Problem to work on
According to the article on the Federal Reserve's Municipal Liquidity Facility, at what rate could New York State borrow through the program?

Document segment
- Opening Delimiter -

May 11, 2020 – The Federal Reserve released pricing (see schedule below) for its Municipal Liquidity Facility (MLF) program today.
Two bulge-bracket dealers BuyMuni spoke with were of the view that the credit spreads were “reasonable”.
“As the benchmark being used is Fed Funds rate not LIBOR or Treasuries, the credit spreads are the effective borrowing rate”, said a New York-based trader.
The MLF is expected to benefit a myriad of issuers from transit agencies (borrowing through state-level allocations) to states like Connecticut, Illinois, New Jersey and New York.
For New York State, the epicenter of COVID-19, the MLF program could be an attractive borrowing option. Recent legislative action has paved the way for “deficit borrowing” by the State.
Based on Federal Reserve eligibility requirements and at its current Aa1 rating, the State could borrow as much as $22 billion (which would require additional legislation as the amount approved was about half the total eligible amount) at an extremely attractive rate of 1.75%.
The industry benchmark rate – MMD – has ranged between 0.6 – 2.5% over the last two months, and New York municipal issues on the short end tend to price at a spread of 15-50 basis points.
“While the investor community has a very high regard for the Governor, there isn’t much of a chance of a $10B borrowing even at the short end without a hefty size concession of 80 – 150 basis points”, said a dealer of New York debt.
“The Federal Reserve is in competition with private buyers, and in this case, has provided a near-limitless put option” he said.
“Thankfully, they’ll eventually have to come back to the market and refinance the Fed paper”.

- Closing Delimiter -

Given information
- Opening Delimiter -

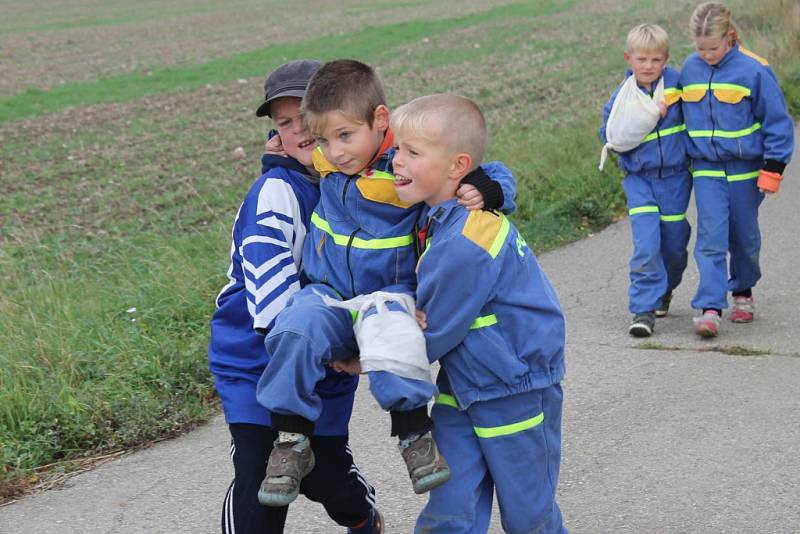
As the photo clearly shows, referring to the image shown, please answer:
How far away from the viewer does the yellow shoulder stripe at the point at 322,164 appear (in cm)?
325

- Closing Delimiter -
- Opening Delimiter -

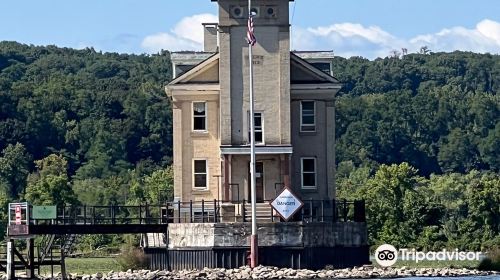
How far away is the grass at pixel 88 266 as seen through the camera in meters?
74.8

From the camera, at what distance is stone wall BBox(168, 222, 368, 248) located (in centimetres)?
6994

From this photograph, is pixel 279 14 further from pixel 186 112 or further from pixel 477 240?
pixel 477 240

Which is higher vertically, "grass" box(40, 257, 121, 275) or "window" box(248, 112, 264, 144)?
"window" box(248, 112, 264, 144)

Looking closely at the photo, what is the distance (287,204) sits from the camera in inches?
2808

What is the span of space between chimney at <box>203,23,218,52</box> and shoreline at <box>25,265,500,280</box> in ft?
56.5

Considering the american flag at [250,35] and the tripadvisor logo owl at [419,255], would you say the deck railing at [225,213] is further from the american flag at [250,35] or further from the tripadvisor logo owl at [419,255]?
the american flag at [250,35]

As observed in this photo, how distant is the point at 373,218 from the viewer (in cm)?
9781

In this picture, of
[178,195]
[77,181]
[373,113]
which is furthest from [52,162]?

- Closing Delimiter -

Expected answer
1.75%